§ **Task requirements**
Rewrite the items below, replacing every occurrence of "camera" with "viewer" and leaving everything else unchanged.

>> Start

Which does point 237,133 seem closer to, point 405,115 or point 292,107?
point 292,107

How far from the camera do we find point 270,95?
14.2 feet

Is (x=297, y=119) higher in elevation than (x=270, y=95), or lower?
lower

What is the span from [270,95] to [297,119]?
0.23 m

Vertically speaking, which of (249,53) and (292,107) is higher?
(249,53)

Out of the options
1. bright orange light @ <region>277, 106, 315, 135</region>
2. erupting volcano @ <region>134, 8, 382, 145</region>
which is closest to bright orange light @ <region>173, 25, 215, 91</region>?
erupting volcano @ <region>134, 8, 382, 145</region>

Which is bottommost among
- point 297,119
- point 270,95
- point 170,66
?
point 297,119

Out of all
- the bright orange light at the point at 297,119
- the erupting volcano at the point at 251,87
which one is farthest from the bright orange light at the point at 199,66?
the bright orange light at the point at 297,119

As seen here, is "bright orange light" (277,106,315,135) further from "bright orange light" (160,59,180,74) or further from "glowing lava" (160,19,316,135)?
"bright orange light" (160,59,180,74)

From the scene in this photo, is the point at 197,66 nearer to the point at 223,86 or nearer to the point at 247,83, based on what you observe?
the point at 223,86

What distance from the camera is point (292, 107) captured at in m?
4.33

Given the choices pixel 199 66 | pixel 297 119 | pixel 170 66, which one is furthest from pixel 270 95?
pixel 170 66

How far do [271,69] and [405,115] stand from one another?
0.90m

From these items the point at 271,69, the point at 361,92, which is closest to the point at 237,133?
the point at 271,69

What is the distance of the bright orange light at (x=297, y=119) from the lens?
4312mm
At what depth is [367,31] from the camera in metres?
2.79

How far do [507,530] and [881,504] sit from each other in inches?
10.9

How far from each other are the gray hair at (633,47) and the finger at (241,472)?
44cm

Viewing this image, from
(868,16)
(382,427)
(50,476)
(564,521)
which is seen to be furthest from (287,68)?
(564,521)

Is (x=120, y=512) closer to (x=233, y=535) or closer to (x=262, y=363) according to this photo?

>> End

§ **Reply to the task**
Which does point 237,133 seem closer to, point 405,115 or point 292,107?
point 292,107

How far from the viewer do we find point 270,95?
14.2 feet

Is (x=297, y=119) higher in elevation than (x=270, y=95), or lower?
lower

What is the span from [270,95] to [297,119]?
0.23 m

Vertically speaking, which of (249,53) and (292,107) is higher?
(249,53)

Out of the options
1. bright orange light @ <region>277, 106, 315, 135</region>
2. erupting volcano @ <region>134, 8, 382, 145</region>
which is closest to bright orange light @ <region>173, 25, 215, 91</region>?
erupting volcano @ <region>134, 8, 382, 145</region>

Which is bottommost among
- point 297,119
- point 270,95
- point 170,66
?
point 297,119

Out of all
- the bright orange light at the point at 297,119
- the erupting volcano at the point at 251,87
which one is farthest from the bright orange light at the point at 199,66?
the bright orange light at the point at 297,119

As seen here, is "bright orange light" (277,106,315,135) further from "bright orange light" (160,59,180,74) or further from "glowing lava" (160,19,316,135)?
"bright orange light" (160,59,180,74)

From the scene in this photo, is the point at 197,66 nearer to the point at 223,86 or nearer to the point at 247,83, based on what you observe?
the point at 223,86

What distance from the viewer is point (292, 107) captured at in m?
4.33

Given the choices pixel 199 66 | pixel 297 119 | pixel 170 66, which one is furthest from pixel 270 95?
pixel 170 66

How far do [271,69] and [405,115] stand from one another?
0.90m

From these items the point at 271,69, the point at 361,92, which is closest to the point at 237,133?
the point at 271,69

What is the distance of the bright orange light at (x=297, y=119) from the lens?
4312mm
At what depth is [367,31] from the viewer in metres?
2.79

How far do [507,530] and [881,504] sit from each other in inches?
10.9

How far from each other are the gray hair at (633,47) and the finger at (241,472)?
44cm

Viewing this image, from
(868,16)
(382,427)
(50,476)
(564,521)
which is seen to be furthest from (287,68)?
(564,521)

Is (x=120, y=512) closer to (x=233, y=535) or closer to (x=262, y=363) according to this photo?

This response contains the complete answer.